Despite these concerns, the US economy continues to roar, and with inflation pressures rising, the Federal Reserve remains in tightening mode. Moreover, the US central bank continues to brush aside criticism that it doesn’t consider the international implications of its policy decisions enough. We agree that there isn’t a great deal the Fed can do to address the domestic challenges facing many emerging market economies, but a strong dollar and higher US borrowing costs certainly won’t help their situation.
Politics-wise, the focus is on the 6th November mid-term elections, with opinion polls suggesting the Republicans face an uphill battle to retain control of the House of Representatives. This will make life more challenging for President Trump in terms of getting his legislative agenda passed. It also means he may focus even more attention on trade policy and getting other nations to treat the US “fairly”.

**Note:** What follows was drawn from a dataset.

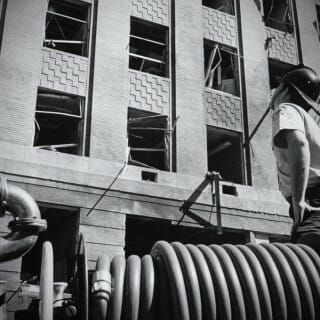 A firefighter looks up at Sterling Hall in the aftermath of the bombing
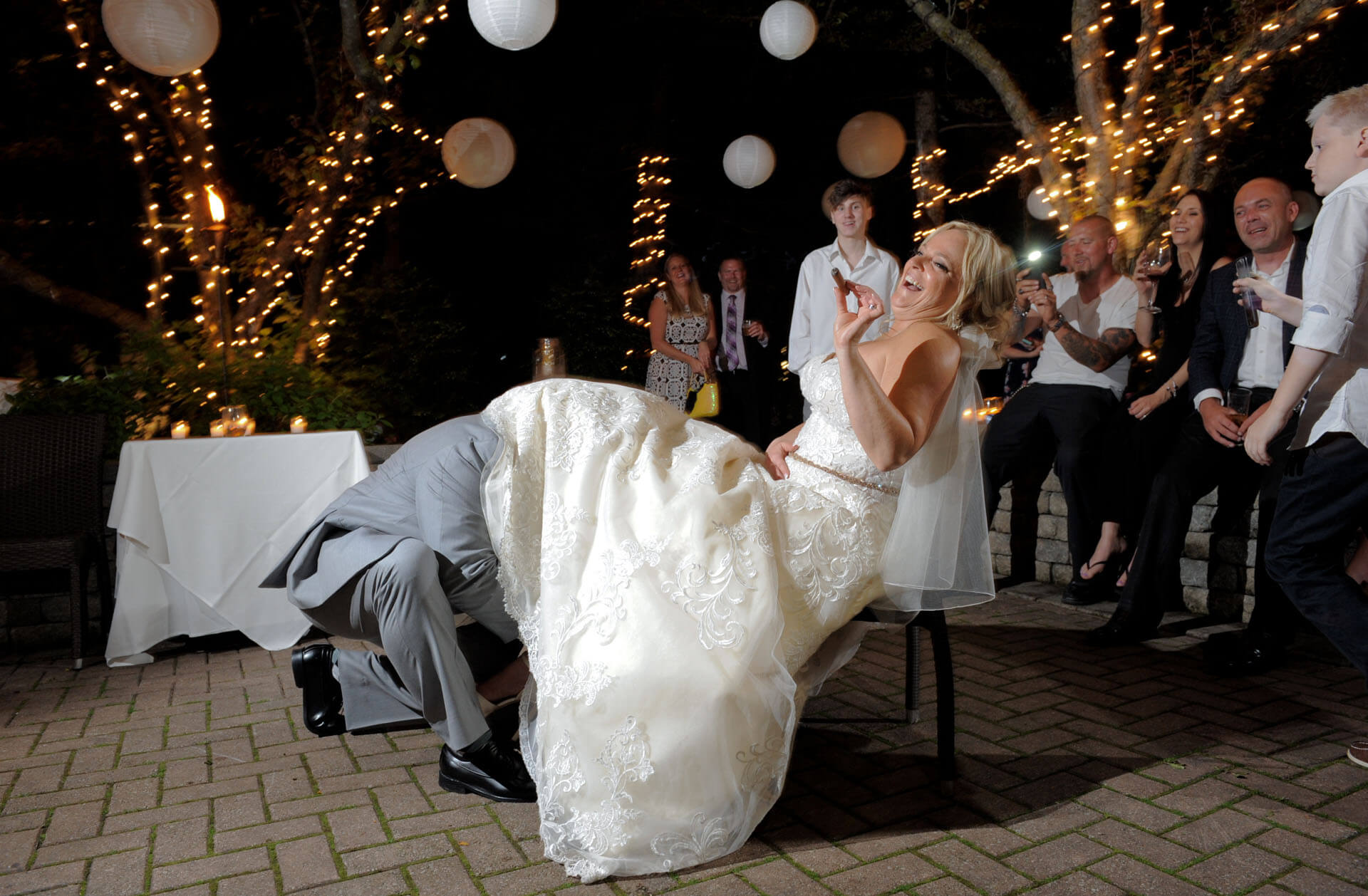 Candid wedding photography showing the bride laughing while the groom tries to find the garter at their outdoor Cafe Cortina wedding reception in Farmington, Michigan.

With a proposal to refrain from any deficit reduction over the next three years, the Italian government has put the markets on high alert again. The bond yield spread with Germany jumped to above 300 basis points, though we still believe that a compromise with the European Commission can be found before year end. However, the lack of further Eurozone integration means that this kind of tension will return, especially in the case of growth slowdown. While Eurozone growth is still expected to descend next year, the downside risks to the economic outlook have clearly increased. At the same time, underlying inflation remains subdued, limiting the scope for monetary tightening in 2019.
On Brexit, the UK government is reportedly set to propose a compromise on the contentious Irish backstop issue, but as ever, there is no certainty that MPs will back the Prime Minister’s direction. We still think a fudge can be found that avoids the ‘no deal’ scenario, but we’re unlikely to know for sure until 2019. This only promises more uncertainty in the short-run.
The upside potential to EUR/USD in the remainder of the year seems limited, but we still look for more gains next year as the European Central Bank gets closer to the deposit rate hikes. Sterling remains caught in the Brexit negotiations, and we are cautious about the extent of the potential upside to EM FX as the trade war rhetoric may return.
Market rates are on the rise, and it’s no real surprise. The Fed may be at neutral, but still has some hiking to do, while phraseology at the ECB has turned more upbeat. And crucially some of the risk factors coming out of Turkey and Italy have been tamed, at least for now. More of this and rates should be tempted higher still.